Se il cliente ha i soldi ma non capisce nulla, non gli vendo niente

Nipote di un sellaio che lavorava con i butteri in Maremma, Federico Polidori ha più clienti americani che italiani.  In America, la produzione industriale di massa ha saturato il mercato; per questo motivo gli americani apprezzano di più il valore degli oggetti fatti a mano. Ora anche gli Italiani cominciano a capire. A parlarci di come l’amore riposto negli oggetti possa durare nel tempo è un artigiano del cuoio. La sua bottega è a due passi dal Pantheon.  

Vai da lui per chiedergli di realizzare una borsa o una cintura, un paio di stivali, una sella. Polidori ha clienti che tornano a trovarlo a Roma a distanza di venti anni. “Chi compra una cosa fatta con sentimento, deve avere sentimento” dice Federico, “altrimenti, va in un centro commerciale”. “Non sono gli artigiani che stanno scomparendo, sono i clienti”. Con loro Federico ha un rapporto particolare: “Il mio cliente deve avere due requisiti: disporre di un po’ di soldi, e sapere come spenderli. Se è pieno di soldi ma non capisce nulla, io non gli vendo proprio niente…

La bottega artigiana può essere il modello dell’economia del futuro

Le botteghe artigiane sono un pozzo di scienza e di sapere quotidiano. Un mix di manualità, cultura e creatività. Per questo potevano diffondersi solo in Italia e diventare il nucleo della nostra economia familiare. Non seguiamo illusioni industriali, anche se costituiscono un polo attrattivo fortissimo dal punto di vista economico, non sono il nostro specifico e ce le stanno portando via tutte. Noi siamo imbattibili nell’arte, nel piccolo e prezioso. Il Made in Italy è la conoscenza non la quantità, non la difesa di qualcosa che altri possono anche imitare e fare meglio di noi se ci si mettono, e spesso sono gli stessi Italiani emigrati a farlo. Quello su cui non possono imitarci e batterci è proprio la creatività che nasce dalla cultura, dalla storia, dalla conoscenza dell’uso dei materiali.

Oggi l’e commerce può dare una mano alle botteghe artigiane, allargare la loro clientela nel mondo.

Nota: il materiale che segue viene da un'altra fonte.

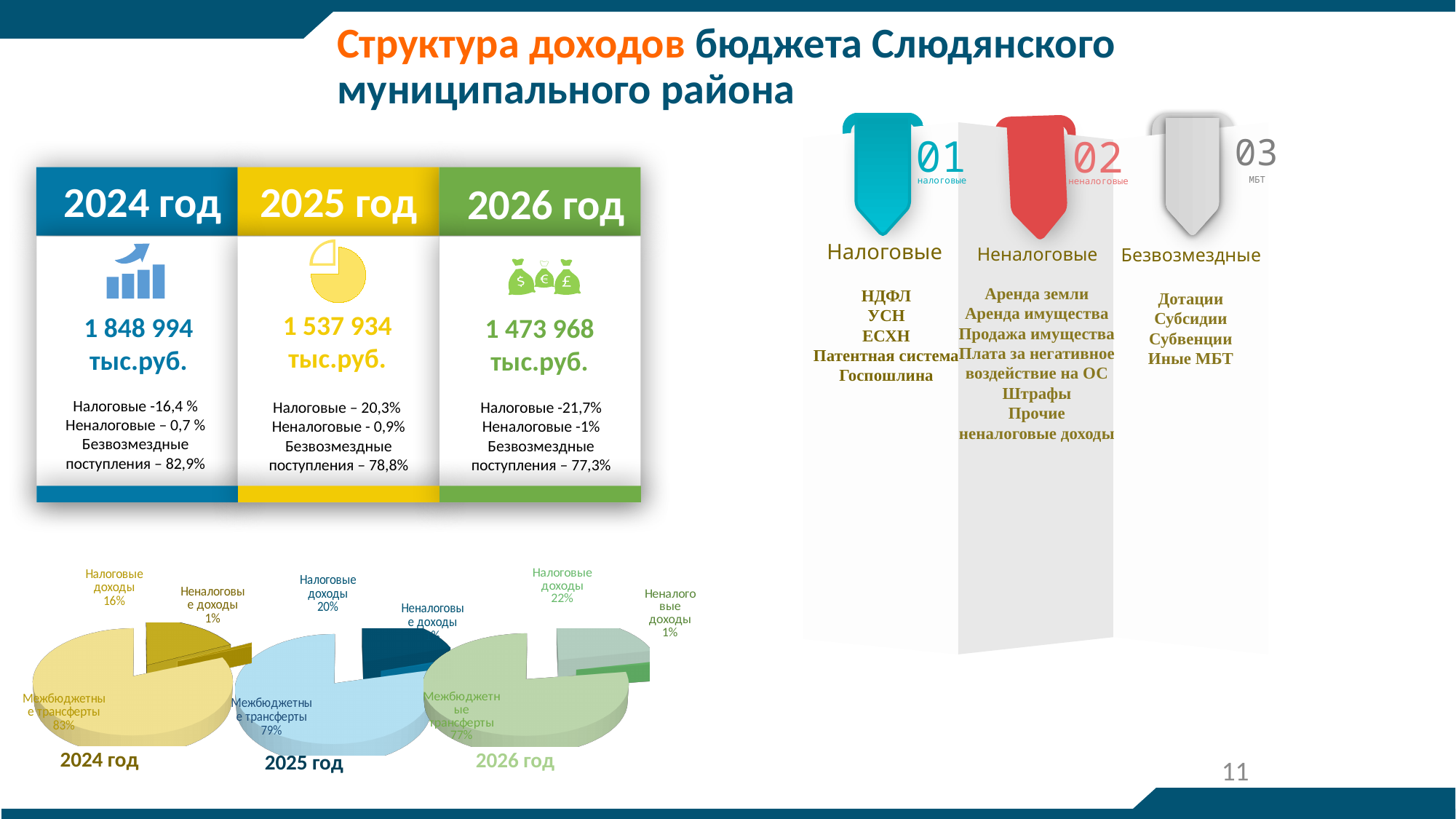
Which is larger: the Налоговые доходы share in the 2025 год pie chart or in the 2026 год pie chart? 2026 год In the 2024 год pie chart, what share is labelled for Межбюджетные трансферты? 83% In the 2026 год pie chart, what share is labelled for Налоговые доходы? 22% What is the difference between the Межбюджетные трансферты share in the 2024 год pie chart and in the 2026 год pie chart? 6 percentage points What type of chart is used for the 2025 год chart at the bottom of the slide? Pie chart How many slices does the 2024 год pie chart have? 3 In the 2026 год pie chart, which slice is the largest? Межбюджетные трансферты In the 2024 год pie chart, what share is labelled for Налоговые доходы? 16% In the 2025 год pie chart, what share is labelled for Налоговые доходы? 20% In the 2024 год pie chart, which slice is the smallest? Неналоговые доходы In the 2025 год pie chart, what share is labelled for Межбюджетные трансферты? 79% In the 2026 год pie chart, what share is labelled for Неналоговые доходы? 1%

Andrebbero aiutate, promosse, incentivate, non vessate con burocrazia e imposte.  Andrebbero difese e lodate, anche per l’istruzione in grado di dare ai nuovi apprendisti, se solo i giovani capissero quanta fortuna e quante soddisfazioni ci si possono togliere nel fare questi mestieri. Siamo nell’era della riproducibilità tecnica, della grande distribuzione, della omologazione, della obsolescenza programmata dei prodotti ma lo spreco eccessivo, i problemi dello smaltimento, l’inquinamento di terra e mare, ci impongono di tornare a un’economia circolare, dove nulla si spreca e tutto si ricicla, com’era alle origini.  In questo la cultura artigiana gioca un ruolo determinante. Facciamola diventare la base della nostra economia futura. Chi meglio degli Italiani può farlo?